Lentil and Bulgur/Quinoa Salad - Super Healthy and Vegan!
Hey everyone, hope you are having an amazing day today. Today, we’re going to prepare a distinctive dish, lentil and bulgur/quinoa salad - super healthy and vegan!. One of my favorites. For mine, I’m gonna make it a little bit unique. This will be really delicious.
Lentil and Bulgur/Quinoa Salad - Super Healthy and Vegan! is one of the most well liked of current trending meals on earth. It’s enjoyed by millions every day. It is simple, it is quick, it tastes yummy. Lentil and Bulgur/Quinoa Salad - Super Healthy and Vegan! is something which I’ve loved my whole life. They’re fine and they look wonderful.
Steps to Make Lentil and Bulgur/Quinoa Salad - Super Healthy and Vegan!

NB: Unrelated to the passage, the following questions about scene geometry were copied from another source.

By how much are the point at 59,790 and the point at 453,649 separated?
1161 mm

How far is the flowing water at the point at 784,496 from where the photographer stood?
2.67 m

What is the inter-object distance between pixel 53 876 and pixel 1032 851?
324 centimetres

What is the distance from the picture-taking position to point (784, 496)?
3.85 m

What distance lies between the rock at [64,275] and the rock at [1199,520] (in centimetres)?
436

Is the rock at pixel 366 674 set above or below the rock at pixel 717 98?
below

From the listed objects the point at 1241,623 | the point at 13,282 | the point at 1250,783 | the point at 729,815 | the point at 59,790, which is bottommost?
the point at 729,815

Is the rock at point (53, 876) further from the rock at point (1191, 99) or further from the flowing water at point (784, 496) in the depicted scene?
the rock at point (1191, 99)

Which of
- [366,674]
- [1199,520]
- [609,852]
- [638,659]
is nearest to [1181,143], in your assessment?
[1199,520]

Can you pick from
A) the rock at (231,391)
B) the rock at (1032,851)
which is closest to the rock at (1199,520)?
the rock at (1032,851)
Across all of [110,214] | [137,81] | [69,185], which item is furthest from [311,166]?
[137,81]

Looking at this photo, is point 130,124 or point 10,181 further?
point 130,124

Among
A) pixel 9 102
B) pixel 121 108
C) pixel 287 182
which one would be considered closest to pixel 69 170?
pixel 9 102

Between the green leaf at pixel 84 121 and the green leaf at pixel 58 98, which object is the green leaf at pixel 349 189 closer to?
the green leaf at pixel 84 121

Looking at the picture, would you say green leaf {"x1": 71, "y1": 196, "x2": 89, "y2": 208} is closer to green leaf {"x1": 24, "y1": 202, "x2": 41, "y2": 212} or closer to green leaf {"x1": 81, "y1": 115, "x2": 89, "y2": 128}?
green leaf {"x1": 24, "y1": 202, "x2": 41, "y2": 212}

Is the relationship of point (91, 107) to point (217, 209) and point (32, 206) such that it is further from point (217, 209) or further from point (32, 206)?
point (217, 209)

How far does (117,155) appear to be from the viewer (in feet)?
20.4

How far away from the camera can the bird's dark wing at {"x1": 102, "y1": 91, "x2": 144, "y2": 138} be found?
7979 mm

To begin with this recipe, we must prepare a few components. You can have lentil and bulgur/quinoa salad - super healthy and vegan! using 8 ingredients and 7 steps. Here is how you can achieve that.
Ingredients
The ingredients needed to make Lentil and Bulgur/Quinoa Salad - Super Healthy and Vegan!:
Prepare 1 cup mixed lentils (black, green, brown, yellow - not red), soaked (30 min - 4 hrs)
Take 1 cup bulgur OR
Take 1 1/3 cup quinoa
Make ready 1 tsp vegetable oil, optional
Make ready 1 tbsp bouillon powder (1/2 cube), optional
Take 2 medium tomatoes, ripe but firm
Make ready 1 medium onion
Get 1 salt and pepper to taste
Instructions
Instructions to make Lentil and Bulgur/Quinoa Salad - Super Healthy and Vegan!:
Drain lentils and place in pot with 3 1/2 cups of water, no seasoning. Bring to a boil, cover pot almost completely and simmer for 35-40 mins, until lentils are soft but still hold their shape.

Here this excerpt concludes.